▶ **EXERCISE OBJECTIVE**:
Rewrite the lines below, replacing "damaged or defective" with "broken or faulty" and keeping everything else the same. Leave the pictures out of your answer.

▶ **Excerpt from a dataset**:
* START *
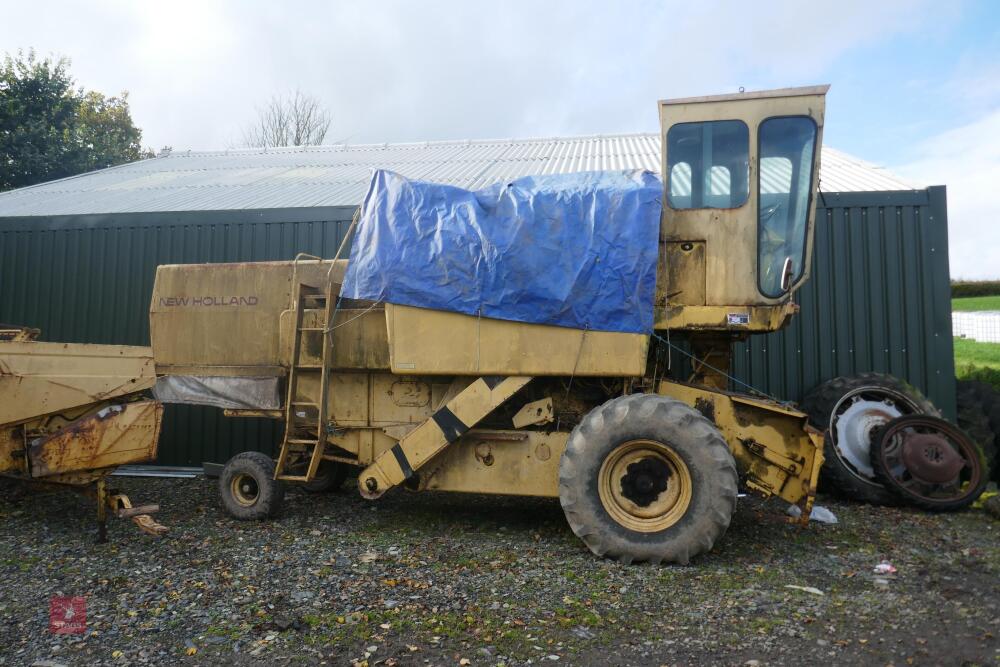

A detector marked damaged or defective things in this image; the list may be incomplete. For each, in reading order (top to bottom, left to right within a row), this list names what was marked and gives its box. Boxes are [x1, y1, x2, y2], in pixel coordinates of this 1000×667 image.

rusty metal component [27, 402, 163, 480]
detached wheel [217, 454, 284, 520]
detached wheel [302, 462, 354, 494]
detached wheel [560, 394, 740, 568]
detached wheel [796, 376, 936, 506]
rusty metal component [872, 412, 988, 512]
detached wheel [872, 414, 988, 516]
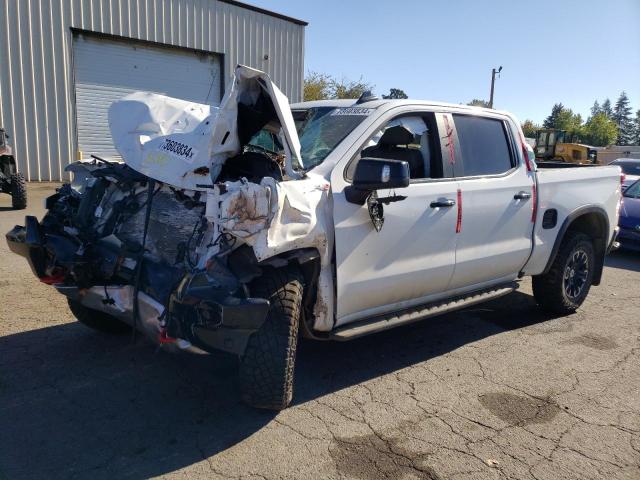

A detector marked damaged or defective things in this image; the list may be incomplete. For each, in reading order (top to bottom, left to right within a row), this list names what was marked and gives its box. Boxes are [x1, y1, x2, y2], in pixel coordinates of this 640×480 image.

damaged hood [108, 64, 302, 191]
torn white hood panel [109, 64, 302, 191]
shattered windshield [296, 107, 370, 171]
cracked asphalt [1, 184, 640, 480]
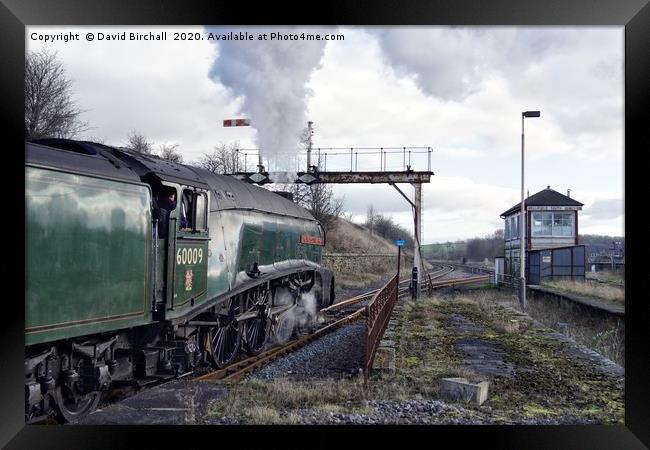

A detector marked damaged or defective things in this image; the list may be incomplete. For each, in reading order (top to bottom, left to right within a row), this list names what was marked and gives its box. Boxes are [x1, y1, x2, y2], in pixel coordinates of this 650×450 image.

rusty rail [362, 276, 398, 378]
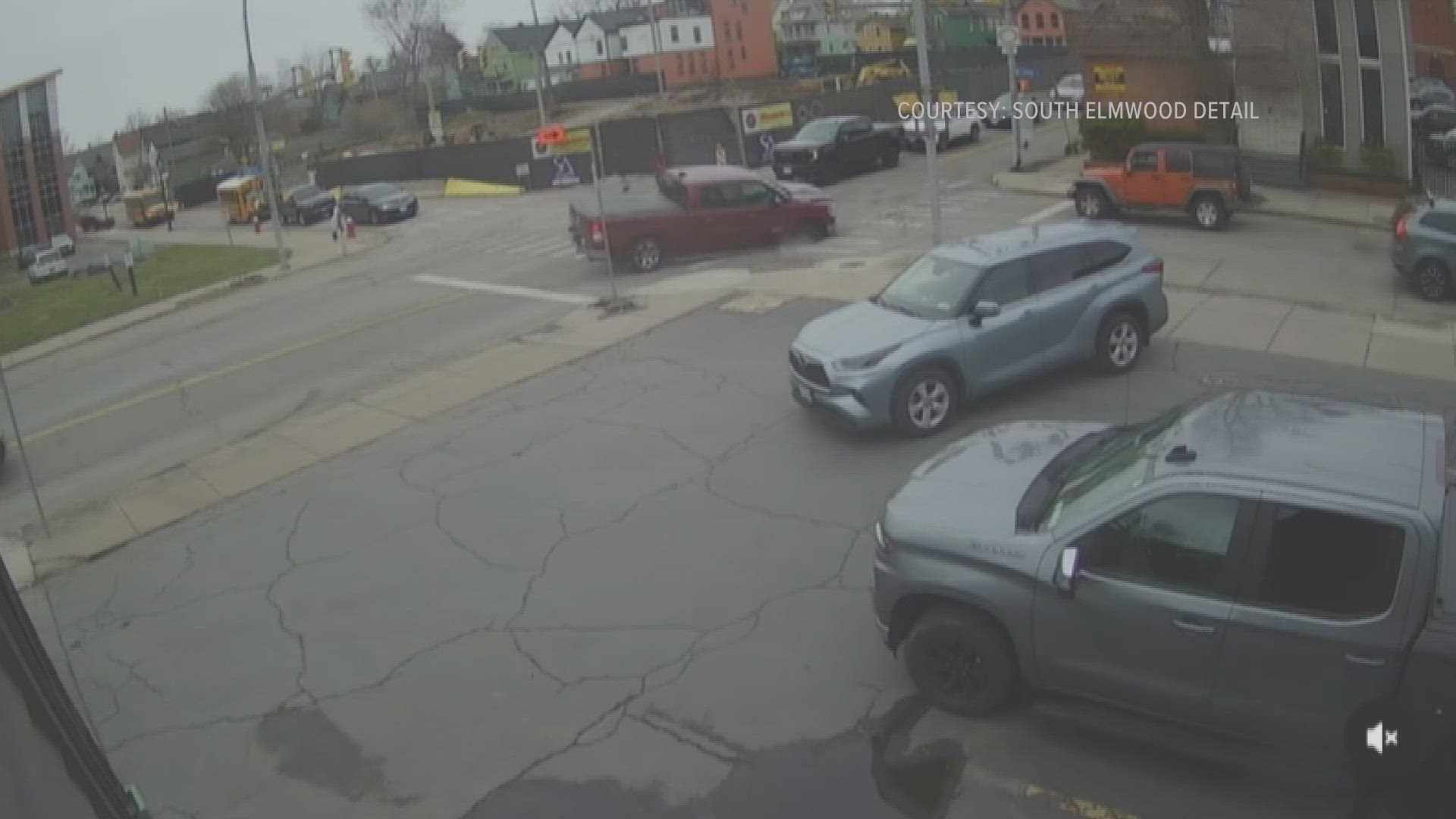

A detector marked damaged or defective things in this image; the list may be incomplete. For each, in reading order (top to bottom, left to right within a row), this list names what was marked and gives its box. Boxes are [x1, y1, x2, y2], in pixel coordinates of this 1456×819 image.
* END *
▶ **TASK ANSWER**:
A detector marked broken or faulty things in this image; the list may be incomplete. For each, in reading order (top to bottom, left to right within a row), this list names what was marked and gives its box. Boxes are [x1, y1, x2, y2], in pixel coordinates of this 1000×667 image.

rusty metal component [27, 402, 163, 480]
detached wheel [217, 454, 284, 520]
detached wheel [302, 462, 354, 494]
detached wheel [560, 394, 740, 568]
detached wheel [796, 376, 936, 506]
rusty metal component [872, 412, 988, 512]
detached wheel [872, 414, 988, 516]

A detector marked broken or faulty things in this image; the list may be incomplete. For each, in reading order (top to bottom, left to right within a row), this list names what was marked and gives its box. Boxes are [x1, y1, x2, y2], in pixel coordinates of this 640×480 image.

damaged hood [108, 64, 302, 191]
torn white hood panel [109, 64, 302, 191]
shattered windshield [296, 107, 370, 171]
cracked asphalt [1, 184, 640, 480]

A detector marked broken or faulty things in this image; the list may be incomplete. For each, in reading order (top to bottom, left to right within a row), this list names what was marked and gives its box. Boxes are [x1, y1, x2, y2], in pixel coordinates of this 650×450 image.

rusty rail [362, 276, 398, 378]

A detector marked broken or faulty things in this image; the list may be incomplete. For each, in reading order (top to bottom, left to right within a row), this list names what was marked and gives its box. Boxes are [x1, y1, x2, y2], in pixel coordinates of this 1456×819 image.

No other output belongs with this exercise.